Re: comment: powder grouping handling of IRIs... from Phil Archer on 2009-04-06 (public-i18n-core@w3.org from April to June 2009)

From: Phil Archer <phil@philarcher.org>
Date: Mon, 06 Apr 2009 17:37:29 +0100
To: "Phillips, Addison" <addison@amazon.com>
CC: Thomas Roessler <tlr@w3.org>, "public-i18n-core@w3.org" <public-i18n-core@w3.org>, Public POWDER <public-powderwg@w3.org>
Message-ID: <49DA2FC9.40701@philarcher.org>
Addison, and the wider i18n community,

As you may have seen, the POWDER WG has gone back to LC following 
further review of the Canonicalisation section of the Grouping of 
Resources document [1]. The steps we discussed in this thread previously 
have been included but now we're saying that IRIs should be compared 
after running the ToASCII function (following input from Thomas 
Roessler, hence he's on cc).

I've begun building standalone tool to implement this rather than 
keeping it buried inside the POWDER Processor where it tends to get 
buried in all the nice test results ;-). End result, I need your help 
again please.

The tool at http://i-sieve.com/cgi-bin/canon.cgi uses a couple of key 
Perl libraries: Net::LibIDN [2] and Unicode::Normalize 1.02[3] (I know 
there's a 1.03 but this is the only one available on my company hosting 
package).

My basic problem is that if I include the Normalize to Form C operation, 
the ToASCII function fails on this (and similar) input strings:

€ürö.example.com.?me+you=them,finally=this

If I omit that stage, it works as it should. Now... this doesn't mean I 
think it's wrong, just that I am beyond my ability to fix this. The test 
tool makes the application for normalisation optional so it's easy to 
play with this a little.

I would be most grateful for any further help you're able to offer.

Thank you.

Phil.

* _EXTRACTED RECORDS_:
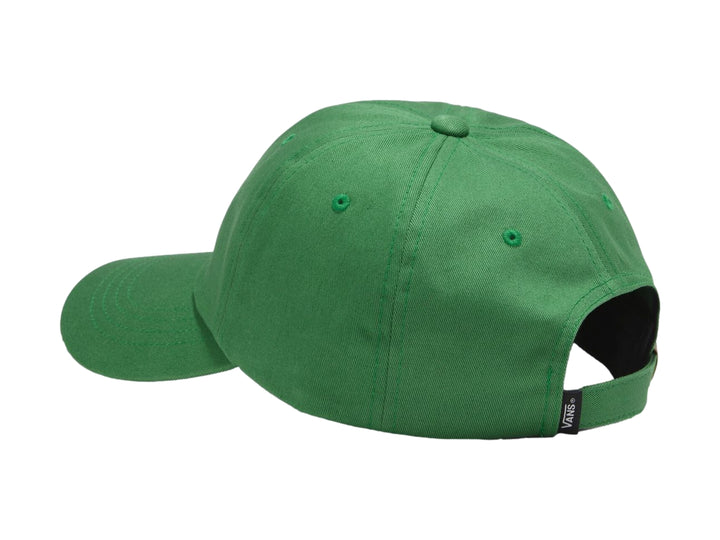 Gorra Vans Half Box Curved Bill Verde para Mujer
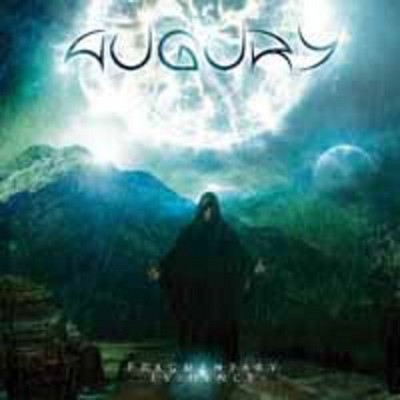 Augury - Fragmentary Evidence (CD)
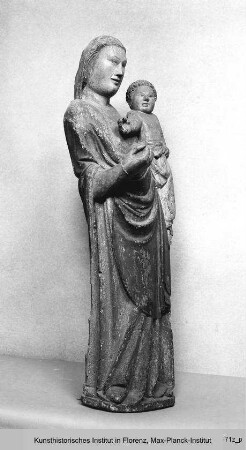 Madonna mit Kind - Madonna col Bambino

==

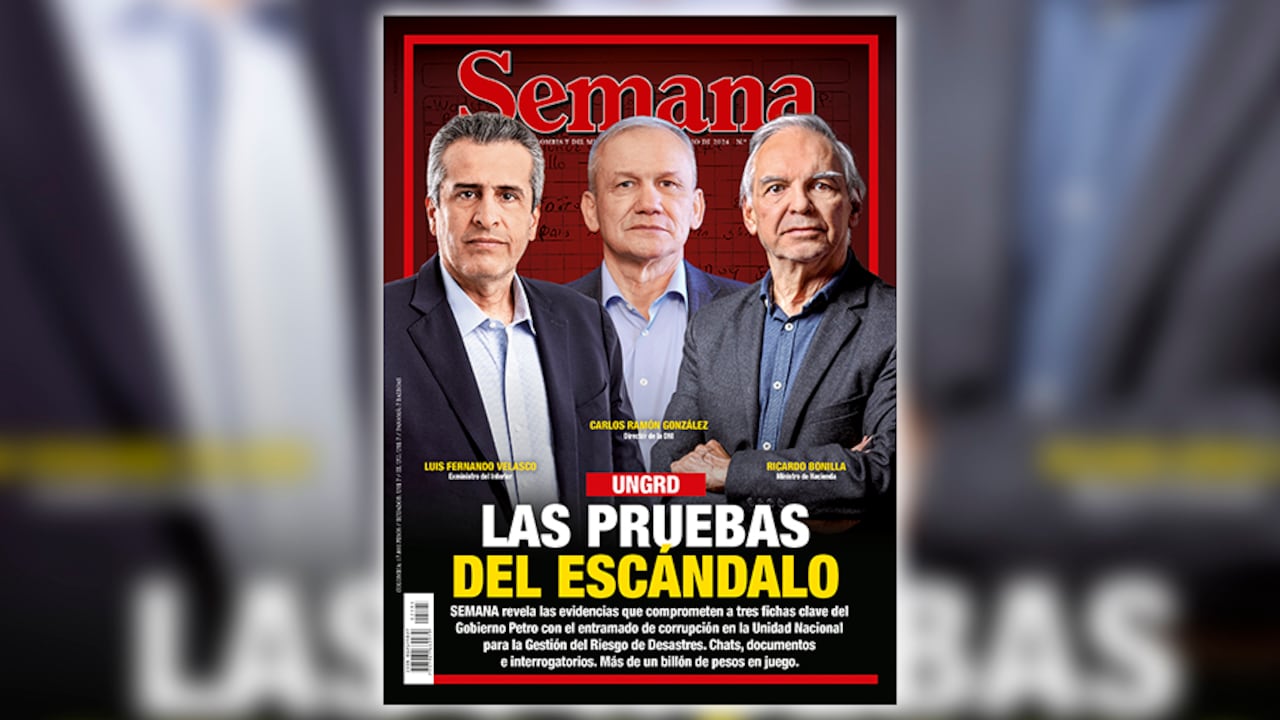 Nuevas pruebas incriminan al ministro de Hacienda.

* _EXERCISE DESCRIPTION_: In the mailing-list message about POWDER's handling of IRIs, what reason does the writer give for using version 1.02 of Unicode::Normalize rather than 1.03?

* _RESULT OF THIS TASK_: Version 1.02 is the only one available on the writer's company hosting package.